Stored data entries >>

┌──

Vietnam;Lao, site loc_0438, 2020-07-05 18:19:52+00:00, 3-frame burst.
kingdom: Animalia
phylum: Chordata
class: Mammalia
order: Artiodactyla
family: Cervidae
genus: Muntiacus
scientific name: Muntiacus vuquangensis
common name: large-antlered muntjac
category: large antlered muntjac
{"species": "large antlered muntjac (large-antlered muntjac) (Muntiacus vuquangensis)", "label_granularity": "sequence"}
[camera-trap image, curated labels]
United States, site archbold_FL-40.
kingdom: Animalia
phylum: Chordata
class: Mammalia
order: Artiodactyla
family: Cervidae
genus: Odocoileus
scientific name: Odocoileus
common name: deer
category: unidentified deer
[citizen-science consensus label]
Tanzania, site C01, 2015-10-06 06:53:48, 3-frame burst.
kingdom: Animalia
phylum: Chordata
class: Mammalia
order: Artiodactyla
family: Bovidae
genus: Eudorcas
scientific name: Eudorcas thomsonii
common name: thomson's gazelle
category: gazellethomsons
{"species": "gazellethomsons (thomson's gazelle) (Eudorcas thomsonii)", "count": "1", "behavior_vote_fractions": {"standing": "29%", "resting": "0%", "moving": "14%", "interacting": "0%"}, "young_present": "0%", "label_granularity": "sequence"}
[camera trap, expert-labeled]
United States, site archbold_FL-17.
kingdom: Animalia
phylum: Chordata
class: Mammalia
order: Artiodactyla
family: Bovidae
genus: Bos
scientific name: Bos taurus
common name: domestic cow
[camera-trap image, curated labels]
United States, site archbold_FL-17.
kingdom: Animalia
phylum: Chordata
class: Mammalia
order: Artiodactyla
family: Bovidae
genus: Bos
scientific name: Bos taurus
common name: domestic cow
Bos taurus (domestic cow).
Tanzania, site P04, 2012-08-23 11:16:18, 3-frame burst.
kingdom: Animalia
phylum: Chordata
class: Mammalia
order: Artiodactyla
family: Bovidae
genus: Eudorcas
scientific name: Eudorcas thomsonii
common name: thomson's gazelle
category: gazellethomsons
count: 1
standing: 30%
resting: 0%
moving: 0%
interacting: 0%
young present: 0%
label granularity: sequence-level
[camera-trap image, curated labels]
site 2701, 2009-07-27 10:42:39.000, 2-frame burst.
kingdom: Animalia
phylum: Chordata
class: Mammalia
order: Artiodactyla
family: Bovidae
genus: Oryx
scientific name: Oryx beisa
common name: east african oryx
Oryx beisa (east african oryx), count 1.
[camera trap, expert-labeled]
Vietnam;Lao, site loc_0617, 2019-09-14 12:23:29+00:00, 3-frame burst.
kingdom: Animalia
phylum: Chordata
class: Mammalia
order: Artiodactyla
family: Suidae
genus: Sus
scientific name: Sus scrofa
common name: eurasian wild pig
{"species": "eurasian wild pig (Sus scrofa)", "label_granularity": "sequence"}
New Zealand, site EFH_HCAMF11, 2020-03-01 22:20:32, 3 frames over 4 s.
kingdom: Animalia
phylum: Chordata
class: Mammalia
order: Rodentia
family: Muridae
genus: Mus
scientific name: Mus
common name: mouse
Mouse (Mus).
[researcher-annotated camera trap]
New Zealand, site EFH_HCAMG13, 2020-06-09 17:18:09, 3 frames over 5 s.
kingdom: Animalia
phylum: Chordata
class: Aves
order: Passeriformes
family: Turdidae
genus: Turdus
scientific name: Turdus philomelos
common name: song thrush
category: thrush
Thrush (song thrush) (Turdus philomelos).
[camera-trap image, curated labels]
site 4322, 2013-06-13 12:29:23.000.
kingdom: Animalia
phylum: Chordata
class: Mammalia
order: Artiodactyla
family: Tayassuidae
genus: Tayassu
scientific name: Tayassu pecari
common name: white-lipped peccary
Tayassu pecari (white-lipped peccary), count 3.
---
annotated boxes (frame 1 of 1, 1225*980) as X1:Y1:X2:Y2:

└──

What this task involves >> Each line of the data is to be output exactly, with none skipped.

Task result >>
Vietnam;Lao, site loc_0438, 2020-07-05 18:19:52+00:00, 3-frame burst.
kingdom: Animalia
phylum: Chordata
class: Mammalia
order: Artiodactyla
family: Cervidae
genus: Muntiacus
scientific name: Muntiacus vuquangensis
common name: large-antlered muntjac
category: large antlered muntjac
{"species": "large antlered muntjac (large-antlered muntjac) (Muntiacus vuquangensis)", "label_granularity": "sequence"}
[camera-trap image, curated labels]
United States, site archbold_FL-40.
kingdom: Animalia
phylum: Chordata
class: Mammalia
order: Artiodactyla
family: Cervidae
genus: Odocoileus
scientific name: Odocoileus
common name: deer
category: unidentified deer
[citizen-science consensus label]
Tanzania, site C01, 2015-10-06 06:53:48, 3-frame burst.
kingdom: Animalia
phylum: Chordata
class: Mammalia
order: Artiodactyla
family: Bovidae
genus: Eudorcas
scientific name: Eudorcas thomsonii
common name: thomson's gazelle
category: gazellethomsons
{"species": "gazellethomsons (thomson's gazelle) (Eudorcas thomsonii)", "count": "1", "behavior_vote_fractions": {"standing": "29%", "resting": "0%", "moving": "14%", "interacting": "0%"}, "young_present": "0%", "label_granularity": "sequence"}
[camera trap, expert-labeled]
United States, site archbold_FL-17.
kingdom: Animalia
phylum: Chordata
class: Mammalia
order: Artiodactyla
family: Bovidae
genus: Bos
scientific name: Bos taurus
common name: domestic cow
[camera-trap image, curated labels]
United States, site archbold_FL-17.
kingdom: Animalia
phylum: Chordata
class: Mammalia
order: Artiodactyla
family: Bovidae
genus: Bos
scientific name: Bos taurus
common name: domestic cow
Bos taurus (domestic cow).
Tanzania, site P04, 2012-08-23 11:16:18, 3-frame burst.
kingdom: Animalia
phylum: Chordata
class: Mammalia
order: Artiodactyla
family: Bovidae
genus: Eudorcas
scientific name: Eudorcas thomsonii
common name: thomson's gazelle
category: gazellethomsons
count: 1
standing: 30%
resting: 0%
moving: 0%
interacting: 0%
young present: 0%
label granularity: sequence-level
[camera-trap image, curated labels]
site 2701, 2009-07-27 10:42:39.000, 2-frame burst.
kingdom: Animalia
phylum: Chordata
class: Mammalia
order: Artiodactyla
family: Bovidae
genus: Oryx
scientific name: Oryx beisa
common name: east african oryx
Oryx beisa (east african oryx), count 1.
[camera trap, expert-labeled]
Vietnam;Lao, site loc_0617, 2019-09-14 12:23:29+00:00, 3-frame burst.
kingdom: Animalia
phylum: Chordata
class: Mammalia
order: Artiodactyla
family: Suidae
genus: Sus
scientific name: Sus scrofa
common name: eurasian wild pig
{"species": "eurasian wild pig (Sus scrofa)", "label_granularity": "sequence"}
New Zealand, site EFH_HCAMF11, 2020-03-01 22:20:32, 3 frames over 4 s.
kingdom: Animalia
phylum: Chordata
class: Mammalia
order: Rodentia
family: Muridae
genus: Mus
scientific name: Mus
common name: mouse
Mouse (Mus).
[researcher-annotated camera trap]
New Zealand, site EFH_HCAMG13, 2020-06-09 17:18:09, 3 frames over 5 s.
kingdom: Animalia
phylum: Chordata
class: Aves
order: Passeriformes
family: Turdidae
genus: Turdus
scientific name: Turdus philomelos
common name: song thrush
category: thrush
Thrush (song thrush) (Turdus philomelos).
[camera-trap image, curated labels]
site 4322, 2013-06-13 12:29:23.000.
kingdom: Animalia
phylum: Chordata
class: Mammalia
order: Artiodactyla
family: Tayassuidae
genus: Tayassu
scientific name: Tayassu pecari
common name: white-lipped peccary
Tayassu pecari (white-lipped peccary), count 3.
---
annotated boxes (frame 1 of 1, 1225*980) as X1:Y1:X2:Y2:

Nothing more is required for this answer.